Two distinct goals get conflated as "AI memory":

  • Transcripts and action items. What was decided, what's the to-do, send me the summary.
  • Patterns and relationships. Who keeps coming up, what they said three months ago, how something has changed over time.

These call for very different products. Otter, Granola, and Plaud are excellent at the first. Fluent is built for the second. Personal.ai is somewhere in between. Pick based on which problem you're actually trying to solve.

Decision tree

If we had to compress all of the above into a flowchart:

  1. Do you need ambient capture (in-person, casual conversations) or just meetings? Just meetings → Granola (Mac) or Otter (B2B). Stop here. Ambient → continue.

  2. Hardware or software-only? Hardware → continue. Software-only and you already own a Limitless or Omi pendant → Fluent. Software-only and you don't own a pendant → wait for Fluent's pendant-free mode (on the roadmap) or use Personal.ai for AI-stack-style memory.

  3. What's your privacy priority? Maximum (self-hosted, audio never touches a cloud you don't own) → Omi. Standard (cloud-stored, encrypted at rest, finished hardware) → Plaud or Fluent. Cheap and curious → Bee.

  4. What's your acquisition risk tolerance? Want to defend the brand if challenged → Omi (open-source) or Fluent (independent). Don't care, just want polish → Plaud.

Where Fluent fits

Fluent isn't a pendant. It's the iOS intelligence layer for the pendant you wear. Today, that means Limitless and Omi. More integrations are on the roadmap.

It turns whatever your pendant captures into full transcripts, meeting summaries, person profiles built from cited evidence, daily insights, and goal tracking. Two features distinguish it from the rest of the category. When someone in a conversation mentions wanting to set up time, Fluent handles the calendar follow-through automatically. And there's a user-facing MCP server, so you can plug your conversation history into Claude or ChatGPT and query it directly. Almost nothing else in the consumer space does that.

Encrypted at rest. Per-user encryption is on the roadmap.

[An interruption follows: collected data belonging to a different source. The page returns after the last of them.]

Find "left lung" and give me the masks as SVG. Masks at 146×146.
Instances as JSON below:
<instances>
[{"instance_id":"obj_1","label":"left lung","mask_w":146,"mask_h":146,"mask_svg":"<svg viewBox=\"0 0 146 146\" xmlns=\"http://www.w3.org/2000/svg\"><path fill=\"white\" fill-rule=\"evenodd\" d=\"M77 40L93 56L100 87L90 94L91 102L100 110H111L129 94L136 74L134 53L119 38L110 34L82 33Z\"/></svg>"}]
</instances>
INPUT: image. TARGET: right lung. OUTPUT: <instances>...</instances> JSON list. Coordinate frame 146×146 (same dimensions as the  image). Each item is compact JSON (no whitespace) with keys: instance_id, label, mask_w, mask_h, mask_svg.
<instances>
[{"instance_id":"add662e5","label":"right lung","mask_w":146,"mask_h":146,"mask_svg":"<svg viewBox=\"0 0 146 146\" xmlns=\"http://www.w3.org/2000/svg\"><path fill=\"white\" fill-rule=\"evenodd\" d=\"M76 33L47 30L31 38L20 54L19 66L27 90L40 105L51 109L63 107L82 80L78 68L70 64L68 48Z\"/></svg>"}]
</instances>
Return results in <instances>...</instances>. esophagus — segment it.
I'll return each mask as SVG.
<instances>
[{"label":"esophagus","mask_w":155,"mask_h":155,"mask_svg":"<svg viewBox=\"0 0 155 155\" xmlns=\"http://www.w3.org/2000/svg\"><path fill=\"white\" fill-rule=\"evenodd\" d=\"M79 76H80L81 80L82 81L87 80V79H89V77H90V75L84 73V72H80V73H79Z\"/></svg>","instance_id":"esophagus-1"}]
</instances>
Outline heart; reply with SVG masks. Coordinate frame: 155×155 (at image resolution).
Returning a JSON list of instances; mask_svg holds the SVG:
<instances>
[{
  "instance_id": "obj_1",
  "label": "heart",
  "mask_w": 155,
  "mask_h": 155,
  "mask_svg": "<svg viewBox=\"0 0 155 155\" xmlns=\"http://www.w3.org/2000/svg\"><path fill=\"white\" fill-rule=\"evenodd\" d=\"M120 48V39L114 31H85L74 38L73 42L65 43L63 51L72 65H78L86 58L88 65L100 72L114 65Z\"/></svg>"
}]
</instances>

Fluent isn't the right answer if you mostly do scheduled video meetings on a Mac (use Granola). It isn't the right answer if you want a hardware-only solution (use Omi). It isn't the right answer if you want a chat companion (use Friend or Pi). And if you don't own a Limitless or Omi pendant, Fluent isn't the right tool yet. Pair it with one first, or wait for pendant-free mode.

It's the right answer if you've been capturing conversations and have nothing useful to do with the resulting transcripts. If you want to know what someone keeps mentioning, what changed since last quarter, what a client said three months ago that you forgot to follow up on. The patterns, not just the transcripts.

When you'll need to revisit this list

Probably in twelve months. The category is consolidating, the business models are shifting, and at least one or two products on this list will be acquired, sunset, or repositioned by then.

The principle that survives the consolidation: prefer the option whose business model isn't build a pendant brand and exit. Open-source hardware (Omi) is one such path. Software that works with whatever pendant you've already bought (Fluent) is another. The rest are bets that the next acquirer will treat your data better than the last one did.